How fresh is best for coffee?
How long after roasting does your coffee stay fresh?
One of the primary focal points of the speciality coffee industry is freshness and clarity of flavour and it's essential for the end-user to know the roast date of the coffee they are working with. After the roasting process coffee needs to degas by releasing CO2. This resting and degassing process can take days, even weeks and the best flavours tend not to be found within the first few days after the roast. There is a common misunderstanding that all coffee roasting businesses that are worth buying from will roast coffee to order. This can actually be more of a problem than a positive! Fresh roasted coffee beans are always the best thing to buy but this blog post will help you to understand a bit more about how fresh is best.

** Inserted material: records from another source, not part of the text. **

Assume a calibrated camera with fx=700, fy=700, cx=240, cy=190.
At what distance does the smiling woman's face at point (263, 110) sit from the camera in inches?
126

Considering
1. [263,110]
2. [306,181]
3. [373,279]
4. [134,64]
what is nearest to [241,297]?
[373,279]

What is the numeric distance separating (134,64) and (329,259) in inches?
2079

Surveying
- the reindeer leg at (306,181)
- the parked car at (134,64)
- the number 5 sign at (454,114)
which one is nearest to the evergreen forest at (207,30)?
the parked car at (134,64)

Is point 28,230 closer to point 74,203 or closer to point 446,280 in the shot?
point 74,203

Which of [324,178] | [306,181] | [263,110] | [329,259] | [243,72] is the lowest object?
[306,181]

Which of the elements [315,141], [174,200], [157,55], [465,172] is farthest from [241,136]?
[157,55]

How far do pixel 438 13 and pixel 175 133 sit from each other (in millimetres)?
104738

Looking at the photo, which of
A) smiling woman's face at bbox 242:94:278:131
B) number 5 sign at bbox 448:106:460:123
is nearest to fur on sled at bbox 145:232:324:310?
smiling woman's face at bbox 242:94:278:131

Brewing with fresh roasted coffee beans less than 5 days?
We roast coffee on a Loring S35 every week day and cup coffees on a regular basis. Our quality control cupping will often happen the day after, or perhaps two days from roasting. We know from experience that the perceived flavours within the coffee will not be at their best so soon after roasting.
I've found that flavours tend to open up after about 5 days from the roast date and are at their best for a good 1 to 3 weeks from roasting.

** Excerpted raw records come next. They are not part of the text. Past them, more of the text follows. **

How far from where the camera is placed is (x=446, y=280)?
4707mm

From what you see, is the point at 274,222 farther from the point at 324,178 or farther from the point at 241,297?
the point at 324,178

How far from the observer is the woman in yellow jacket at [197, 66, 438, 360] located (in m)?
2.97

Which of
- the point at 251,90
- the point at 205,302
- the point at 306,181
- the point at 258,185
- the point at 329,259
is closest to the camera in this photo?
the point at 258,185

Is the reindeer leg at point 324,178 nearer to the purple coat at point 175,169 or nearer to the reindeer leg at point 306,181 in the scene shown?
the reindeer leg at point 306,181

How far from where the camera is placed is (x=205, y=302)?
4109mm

If you can't wait then don't worry too much and just go ahead with brewing! However, we'd always recommend waiting a good 5 to 7 days before brewing any of our coffee.
I've been testing some coffees at home with longer rest dates using a Mahlkonig Vario and Aeropress and I'm still getting fantastic flavour character from some of our coffees at 5 weeks from roasting! Some of the bright front end acidity has become muted but the sweetness and intense fruit character is still very evident. As long as the coffee is stored properly in a sealed container (not in the fridge) in a cool dark place in whole bean form our single origins should continue to taste great for at least 4 weeks from the roast date.
What about brewing coffee for espresso?
Resting for espresso is even more important than for other brew methods. If used to soon the degassing during the espresso extraction process can cause issues including channelling and will always be more difficult for the barista to work with. If we need to test coffees at the roastery on our La Marzocco we try to wait for a minimum of 5 to 7 days but this is still too soon. At our shop, Bond St Coffee, we aim for a resting time of 12-14 days as this always gives better clarity of flavour.
Things to consider when looking for fresh roasted coffee beans:
Don't worry too much about buying coffee roasted to order. It's often better to buy coffee with a roast date on the bag but from a roaster that lets the coffee rest a bit. This means you might actually receive your coffee in the post rested a few days and ready to start drinking right away! Just make sure you always buy fresh roasted coffee in a bag with the roasting date.
We hope you've found this blog post useful. If possible always try to rest the coffee you purchase for a good 5 days from the roast date and don't worry too much about stocking up on 3 to 4 weeks worth of coffee! Just make sure you always grind fresh and store the whole beans in a cool dark place in a sealed container and please don't put them in the fridge.